AES Paper Digest: Sensitivity and Reliability of ABX Blind Testing

amirm · Mar 22, 2016

This is abbreviated synopsis of the paper, Ten Years of ABX Testing, by David Clark: http://www.aes.org/e-lib/browse.cfm?elib=5549

ABX testing as you may know is a double blind testing methodology aimed at determining if someone can reliably identify A from B. Both A and B are presented to the user together with "X" which is either A or B. Your job is to say which one it is. This is a "forced choice" test in that you must select one of the two answers (different from preference test where you could assign a fidelity number). Given this, you could easily pick A or B using random guesses. Statistical analysis is performed then to determine the likelihood of you doing this based on the number you got right.

Back to the paper, I am focusing on the second part of the paper given the fact that the topic has come up and there has been no references of it online that I know of. The first part is a resume for ABX testing recounting all the tests that have been performed.

Clark sets out to show the efficacy of ABX using two separate tests:

TESTING THE DOUBLE-BLIND TEST

The sensitivity of the A/B/X test can be tested by comparing it to a long-term listening session with infrequent switching and low stress. Audio magazine encouraged the present author and Lawrence L. Greenhill to undertake such a comparison in 1984. Unfortunately, the results were never published. The experiment used a fixed detection task of identifying whether or not the audio was passed through a nonlinear circuit which generated 2.5% total harmonic distortion on a sine wave. The nonlinearity used called "Grunge") generated a constant distortion, independent of sine wave amplitude or frequency over a wide range. High amounts of the effect produce an annoying "garbled" sound on complex program material. The circuit is described in reference [1].

Two groups of audiophiles were used as subjects. Lawrence Greenhill's Long Island based, The Audiophile Society (TAS) provided the high-end oriented "golden ears." David Clark's Southeastern Michigan Woofer and Tweeter Marching Society (SMWTMS) provided the "engineers." Two sets of tests were to be run with each group. The first test was a group double-blind test of 16 trials comparing the 2.5% distorted signal to a bypass. As it turned out, the TAS group refused to have the signal passed through the relays and connectors of the ABX Comparator. A manually-patched 16-trial pair-comparison test was used instead. They listened to a very expensive sound system which was familiar to most of them. The SMWTMS group used A/B/X testing and an unfamiliar sound system and room. They were given a one-hour familiarization period before the test began.

The second of the tests consisted of ten battery powered black boxes, five of which had the distortion circuit and five of which did not. The sealed boxes appeared identical and were built to golden ear standards with gold connectors, silver solder and buss-bar bypass wiring. Precautions were taken to prevent accidental or casual identification of the distortion by using the on/off switch or by letting the battery run down. The boxes were handed out in a double-blind manner to at least 16 members of each group with instructions to patch them into the tape loop of their home preamplifier for as long as they needed to decide whether the box was neutral or not. This was an attempt to duplicate the long-term listening evaluation favored by golden ears.

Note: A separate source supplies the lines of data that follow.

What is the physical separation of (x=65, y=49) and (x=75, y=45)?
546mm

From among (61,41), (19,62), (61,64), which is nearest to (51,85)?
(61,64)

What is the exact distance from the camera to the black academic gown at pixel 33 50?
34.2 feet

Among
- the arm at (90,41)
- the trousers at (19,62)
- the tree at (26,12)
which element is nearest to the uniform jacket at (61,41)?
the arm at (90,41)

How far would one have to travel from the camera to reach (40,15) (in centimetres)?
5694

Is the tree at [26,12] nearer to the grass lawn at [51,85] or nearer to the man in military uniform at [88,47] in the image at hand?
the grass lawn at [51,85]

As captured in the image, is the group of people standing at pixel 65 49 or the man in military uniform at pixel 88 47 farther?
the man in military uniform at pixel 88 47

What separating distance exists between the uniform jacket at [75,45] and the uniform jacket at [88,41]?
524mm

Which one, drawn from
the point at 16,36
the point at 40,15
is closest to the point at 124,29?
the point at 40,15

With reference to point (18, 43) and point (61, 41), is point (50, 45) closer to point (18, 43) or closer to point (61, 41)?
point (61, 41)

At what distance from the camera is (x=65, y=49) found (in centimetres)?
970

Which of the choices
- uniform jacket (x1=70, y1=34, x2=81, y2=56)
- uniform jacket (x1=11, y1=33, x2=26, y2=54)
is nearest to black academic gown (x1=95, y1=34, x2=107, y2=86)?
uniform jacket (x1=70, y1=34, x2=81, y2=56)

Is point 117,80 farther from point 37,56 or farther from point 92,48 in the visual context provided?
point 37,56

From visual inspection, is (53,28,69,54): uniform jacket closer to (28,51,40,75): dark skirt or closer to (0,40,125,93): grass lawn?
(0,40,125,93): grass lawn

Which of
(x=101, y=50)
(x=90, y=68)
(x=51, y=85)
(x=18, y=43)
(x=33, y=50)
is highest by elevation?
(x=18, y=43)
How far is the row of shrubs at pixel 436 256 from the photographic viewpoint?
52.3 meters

So summarizing a distortion generating device was created and handed out to two groups to identify against a dummy device, or pass through with no modification of audio signal as such. Testers were allowed to take the equipment home and evaluate on their own audio system. Testing was done both with quick switching in ABX versus long term evaluation using "take home" version of the same.

This was the outcome:

The results were that the Long Island group [Audiophile/Take Home Group] was unable to identify the distortion in either of their tests. SMWTMS's listeners also failed the "take home" test scoring 11 correct out of 18 which fails to be significant at the 5% confidence level. However, using the A/B/X test, the SMWTMS not only proved audibility of the distortion within 45 minutes, but they went on to correctly identify a lower amount. The A/B/X test was proven to be more sensitive than long-term listening for this task.

So the audiophile group failed to identify the correct box despite the gross amount of distortion that was inserted in the loop and extended evaluation time they had. The ABX believer group using a system they did not know managed in quick order tell the difference between the distortions inserted in the audio path versus not. Not only that, they were able to repeat that by detecting even smaller amount of distortion inserted in the path.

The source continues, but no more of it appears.